California banned the use of an excited delirium diagnosis as a cause of death, in medical treatments, police reports, and court proceedings. Assembly Bill 360 updated the California Evidence Code to state that excited delirium is not a valid cause of death or medical diagnosis but that descriptions of behavioral signs and symptoms can be stated in police reports and civil actions. The bill was signed into law in October 2023, marking the first state in the union to restrict the use of excited delirium. Some law enforcement agencies in California, in advance of the ban, removed the controversial term from policies and training material to focus on racial equity. Colorado’s Peace Officer Standards and Training, a law enforcement certifying board, will be removing excited delirium from law enforcement training starting on January 1, 2024. The updated training curriculum will focus on providing care to subjects in custody and requesting appropriate levels of care.

While the banning of the term excited delirium is logical based on its history and unsupported medical research, there are concerns about the government restricting medical professionals from being able to properly diagnose and classify their work. The Texas Governor signed HB 6 into law in June 2023, classifying all opioid toxicity-related deaths as poisonings to allow for homicide charges against those who manufacture and sell illegal drugs. California had its first successful prosecution of a drug dealer who sold a fentanyl-laced pill to a decedent in August 2023. However, there is no evidence that prosecutions for drug toxicity-related deaths are a deterrent to drug use or save lives.
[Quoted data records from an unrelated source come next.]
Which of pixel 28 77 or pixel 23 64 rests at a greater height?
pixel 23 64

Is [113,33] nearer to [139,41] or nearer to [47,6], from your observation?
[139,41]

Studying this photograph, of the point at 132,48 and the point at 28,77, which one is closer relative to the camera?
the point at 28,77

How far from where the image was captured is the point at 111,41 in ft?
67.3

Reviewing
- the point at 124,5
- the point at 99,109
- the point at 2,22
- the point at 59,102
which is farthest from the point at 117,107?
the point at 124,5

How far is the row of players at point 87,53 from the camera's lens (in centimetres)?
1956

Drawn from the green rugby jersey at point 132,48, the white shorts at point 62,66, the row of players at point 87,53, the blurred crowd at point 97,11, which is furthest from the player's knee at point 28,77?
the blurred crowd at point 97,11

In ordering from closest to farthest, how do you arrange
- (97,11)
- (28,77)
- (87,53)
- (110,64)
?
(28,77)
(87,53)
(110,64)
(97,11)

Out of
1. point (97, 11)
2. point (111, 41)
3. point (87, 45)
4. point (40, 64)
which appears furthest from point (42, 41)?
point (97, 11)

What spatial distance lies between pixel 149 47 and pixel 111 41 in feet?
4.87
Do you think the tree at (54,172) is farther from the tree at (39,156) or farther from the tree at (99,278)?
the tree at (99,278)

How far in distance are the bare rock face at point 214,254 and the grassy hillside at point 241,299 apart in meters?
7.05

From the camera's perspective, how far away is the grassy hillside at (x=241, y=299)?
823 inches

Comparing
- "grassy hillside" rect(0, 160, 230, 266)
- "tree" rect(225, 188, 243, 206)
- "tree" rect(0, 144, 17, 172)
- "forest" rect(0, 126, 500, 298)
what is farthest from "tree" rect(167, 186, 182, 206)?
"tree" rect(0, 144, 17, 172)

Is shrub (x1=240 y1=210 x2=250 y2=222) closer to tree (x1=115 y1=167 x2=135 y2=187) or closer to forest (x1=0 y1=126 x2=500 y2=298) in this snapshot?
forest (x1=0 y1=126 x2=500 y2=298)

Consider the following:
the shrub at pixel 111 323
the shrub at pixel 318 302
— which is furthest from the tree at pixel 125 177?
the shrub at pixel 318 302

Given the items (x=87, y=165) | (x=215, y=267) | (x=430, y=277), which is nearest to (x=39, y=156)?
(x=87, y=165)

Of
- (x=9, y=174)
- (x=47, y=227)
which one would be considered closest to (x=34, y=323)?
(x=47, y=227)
Texas did not pass the legalization of fentanyl test strips, allowing people to test their drugs for the presence of fentanyl prior to ingestion. Dictating exact wording for death certificates, such as “fentanyl poisoning” for opioid-related deaths may be the start of a slippery slope for laws restricting medical expertise and diagnoses.
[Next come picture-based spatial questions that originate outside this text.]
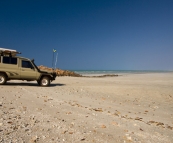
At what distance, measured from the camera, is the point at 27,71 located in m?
13.1

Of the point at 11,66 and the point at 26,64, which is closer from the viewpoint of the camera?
the point at 11,66

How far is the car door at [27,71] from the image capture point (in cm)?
1286

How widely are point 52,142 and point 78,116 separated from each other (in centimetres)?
185

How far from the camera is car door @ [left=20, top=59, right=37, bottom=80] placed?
506 inches

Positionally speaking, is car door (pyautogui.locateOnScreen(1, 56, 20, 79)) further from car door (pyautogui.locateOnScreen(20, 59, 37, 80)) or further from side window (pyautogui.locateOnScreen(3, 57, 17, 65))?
car door (pyautogui.locateOnScreen(20, 59, 37, 80))

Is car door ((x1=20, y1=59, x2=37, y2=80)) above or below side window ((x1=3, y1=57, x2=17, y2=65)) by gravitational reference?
below

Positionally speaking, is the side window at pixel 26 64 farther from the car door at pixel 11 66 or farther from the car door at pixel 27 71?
the car door at pixel 11 66

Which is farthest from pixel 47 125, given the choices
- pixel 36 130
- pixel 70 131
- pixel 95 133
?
pixel 95 133

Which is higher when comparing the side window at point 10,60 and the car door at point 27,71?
the side window at point 10,60

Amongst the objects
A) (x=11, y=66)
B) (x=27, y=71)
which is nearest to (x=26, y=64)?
(x=27, y=71)

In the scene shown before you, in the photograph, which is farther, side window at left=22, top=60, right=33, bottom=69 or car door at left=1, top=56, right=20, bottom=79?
side window at left=22, top=60, right=33, bottom=69

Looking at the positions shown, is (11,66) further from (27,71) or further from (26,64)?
(27,71)

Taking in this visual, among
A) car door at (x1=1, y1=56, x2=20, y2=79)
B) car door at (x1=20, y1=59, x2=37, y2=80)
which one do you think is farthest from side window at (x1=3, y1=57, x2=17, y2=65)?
car door at (x1=20, y1=59, x2=37, y2=80)

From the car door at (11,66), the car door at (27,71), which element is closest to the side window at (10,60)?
the car door at (11,66)
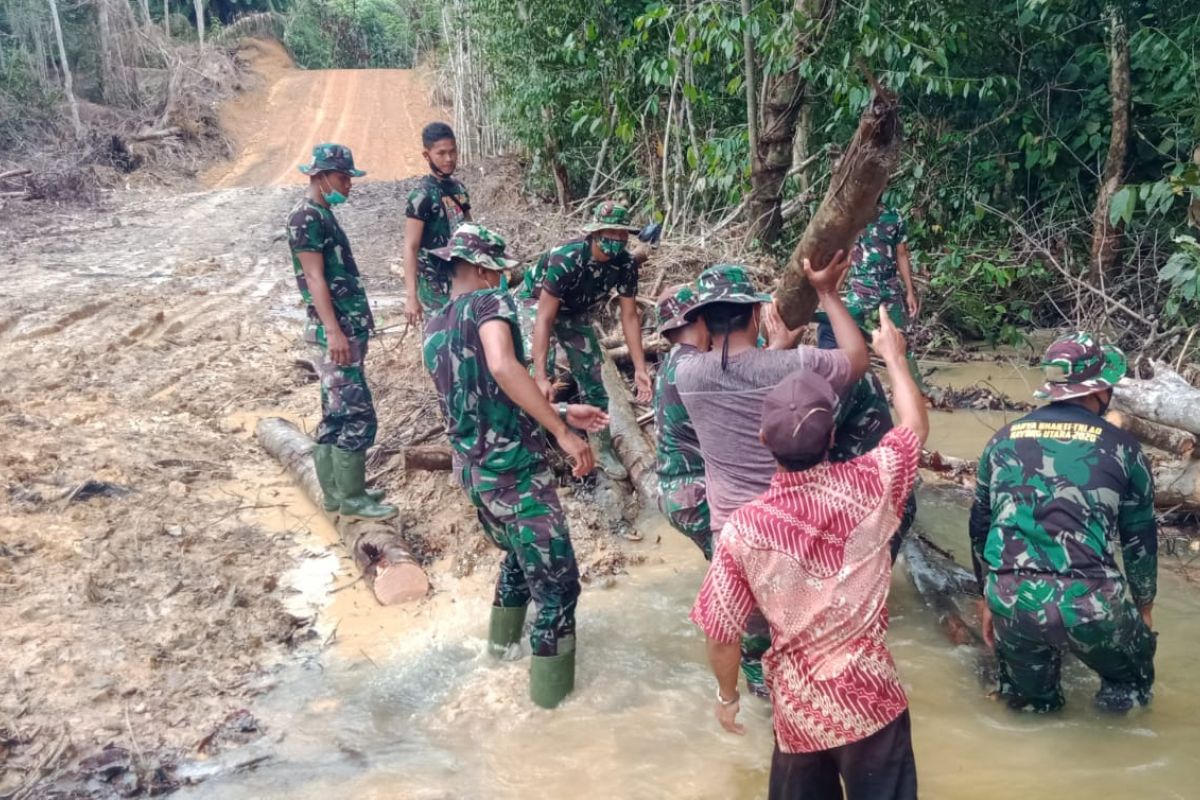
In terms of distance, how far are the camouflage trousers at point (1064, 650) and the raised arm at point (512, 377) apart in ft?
5.62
History has been made to bar the use of excited delirium in medical and law enforcement settings, though recognizing medical and psychiatric emergencies is vitally important for the person in crisis to receive appropriate treatment. When someone shows signs of extreme agitation, incoherent speech, confusion, and paranoia, activating the emergency 9-1-1 system is essential to reducing mortality. Law enforcement officers should follow appropriate policies and procedures for deescalating and obtaining immediate care and referrals to mental health professionals to increase survival and recovery through crisis events.